So for this procedure the program kpartx
is installed first.
~# apt-get update
~# apt install -y kpartx
This is a Linux command-line tool used to analyze partition tables in image files or device files and make the partitions they contain available to the system—that is, to create mapper devices for partitions.

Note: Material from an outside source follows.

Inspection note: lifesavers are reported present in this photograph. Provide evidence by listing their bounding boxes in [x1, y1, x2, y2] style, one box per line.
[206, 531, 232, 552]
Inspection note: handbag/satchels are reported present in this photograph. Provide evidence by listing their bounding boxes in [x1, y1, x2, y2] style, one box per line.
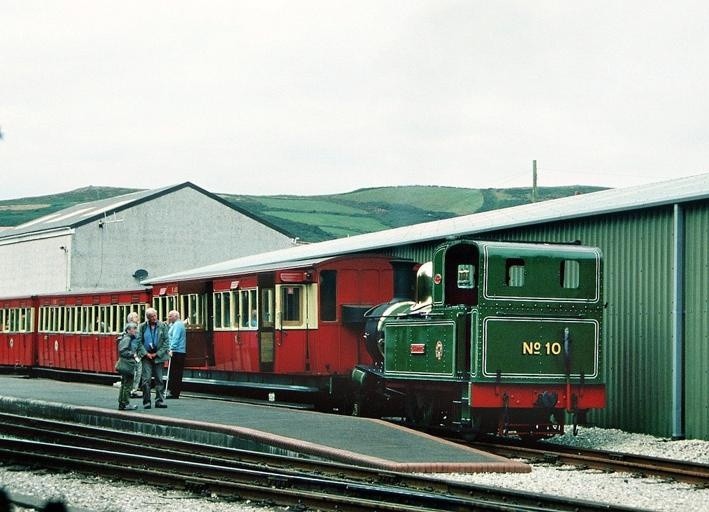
[115, 357, 136, 377]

This creates devices such as /dev/mapper/loop0p1
, /dev/mapper/loop0p2
, etc., which can be mounted like normal partitions.
First, the ID of the VM is required, which can be determined this way.
~# qm list
VMID NAME STATUS MEM(MB) BOOTDISK(GB) PID
100 DNS-Master-Server running 3072 150.00 1626922
101 Secondary-DNS-Server running 3072 150.00 1358521
In addition, the VM 100 to be treated must be stopped:
~# qm stop 100
Next, the location of the hard disk is required, which is “scsi0:” from
~# qm config 100
This shows where the hard drive is located and what its name is:
scsi0: zp_100:vm-100-disk-0,cache=writethrough,iothread=1,size=150G
Respectively
~# ls -l /dev/zvol/zp_100/vm-100-disk-0
lrwxrwxrwx 1 root root 10 Jun 11 12:27 /dev/zvol/zp_100/vm-100-disk-0 -> ../../zd16
Now kpartx
can be applied - provided
~# qm status 100
returns "stopped." With
~# kpartx -av /dev/zd160
maps the partitions, which can be displayed with
~# blkid /dev/mapper/zd160p1
Now the file system check can be performed on the individual partitions.
~# fsck -f -y /dev/mapper/zd160p1
~# fsck -f -y /dev/mapper/zd160p2
~# fsck -f -y /dev/mapper/zd160p5
If fsck
can't repair it, maybe add -c
for a badblocks check. Afterwards the mapping must be undone.
~# kpartx -dv /dev/zd160
And the VM can be restarted.
~# qm start 100
~# qm status 100
Logged in to the Bash console on VM 100, the test
~# dumpe2fs -h /dev/sda1 | grep ‘Error count’
is now run. If everything went well, there shouldn't be any more errors. Then this system hard drive will be "clean" again.